The first description of measles as a disease different from smallpox is attributed to Persian physician Rhazes of Baghdad in the tenth century. The Persian physician, Muhammad ibn Zakariya ar-Razi (860-932), known to the West as "Rhazes", published a book entitled The Book of Smallpox and Measles (in Arabic: Kitab fi al-jadari wa-al-hasbah).
Rhazes referred to measles as ‘hasbah’ (eruption) and regarded it as a modification of smallpox. One distinction noted was that ‘anxiety of mind, sick qualms and heaviness of heart oppress more in the measles than in the smallpox. Repeated epidemics of illness characterized by a rash are recorded in European and Far Eastern populations between AD 1 and 1200.
The first written record of measles in the United States was in 1657 by a citizen of Boston, Massachusetts. John Hull, in his personal journal, stated "the disease of measles went through the town, but fortunately there were very few deaths".

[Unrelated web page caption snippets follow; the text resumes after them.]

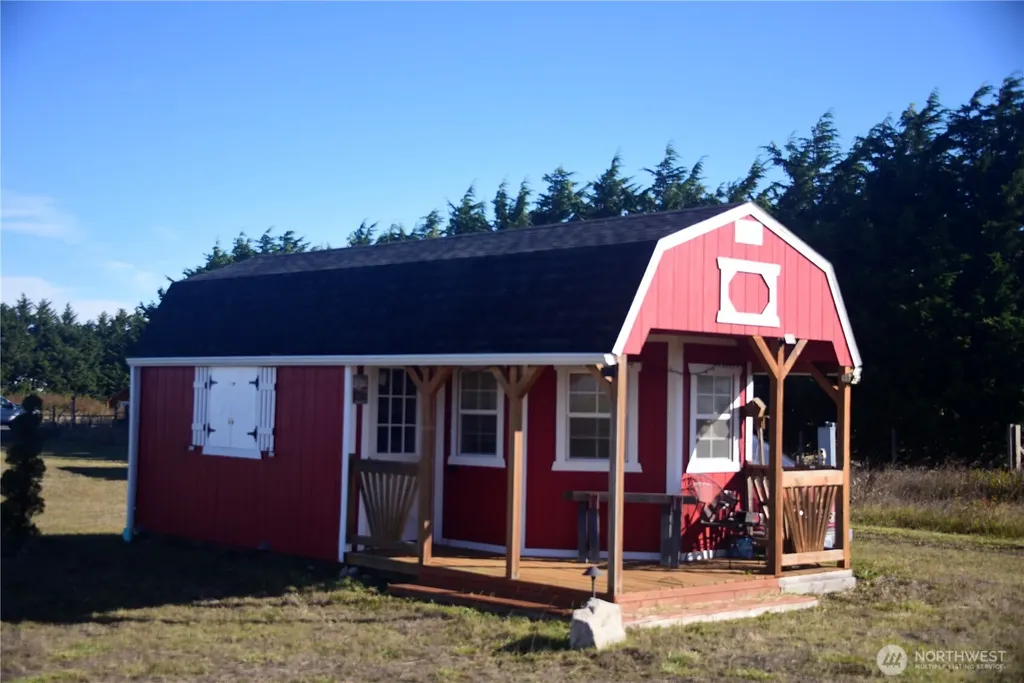 982 E Anderson Road Sequim WA 98382
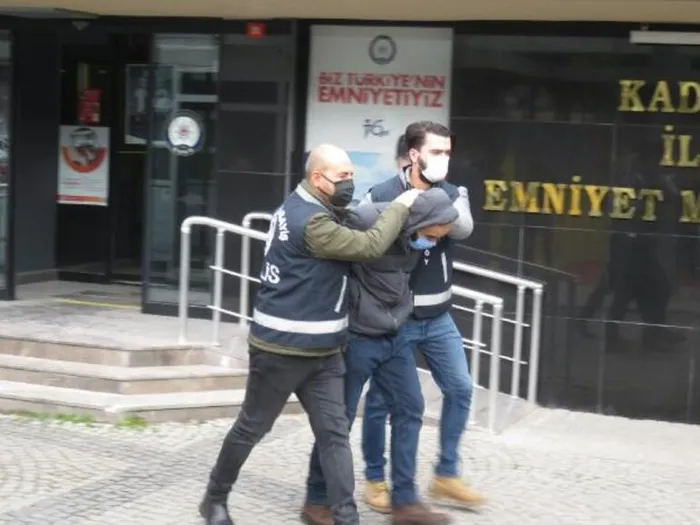 Bıçaklı metro saldırganı Emrah Yılmaz tutuklandı! İfadesi ortaya çıktı! Neden yanında bıçak taşıyordu? - 11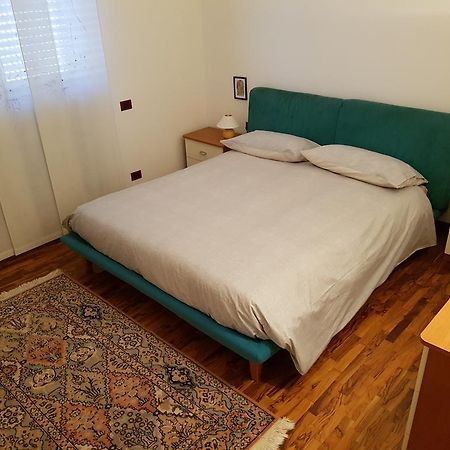 Casa Elena Lejlighed Albese Con Cassano Eksteriør billede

Francis Home, a Scottish physician, demonstrated in 1757 that measles is caused by an infectious agent in the blood of patients. He first attempted to make a vaccine. By then, measles was a worldwide killer.
In roughly the last 150 years, measles has been estimated to have killed about 200 million people worldwide. In 1954 the virus that causes measles was isolated in Boston, Massachusetts, by John F. Enders and Thomas C. Peebles.
Many of the basic principles of measles epidemiology and infection were elucidated by the studies of Peter Panum, a Danish physician who went to the France Islands in 1846 during a large-scale measles epidemic. Panum deduced the highly contagious nature of the disease the 14-day incubation period, the lifelong immunity present in older residents, and postulated a respiratory route of transmission.
By the 1950s, measles deaths had dropped to only 400 to 500 a year, thanks to the availability of antibiotics and improvements in sanitation, medical supportive care and nutrition.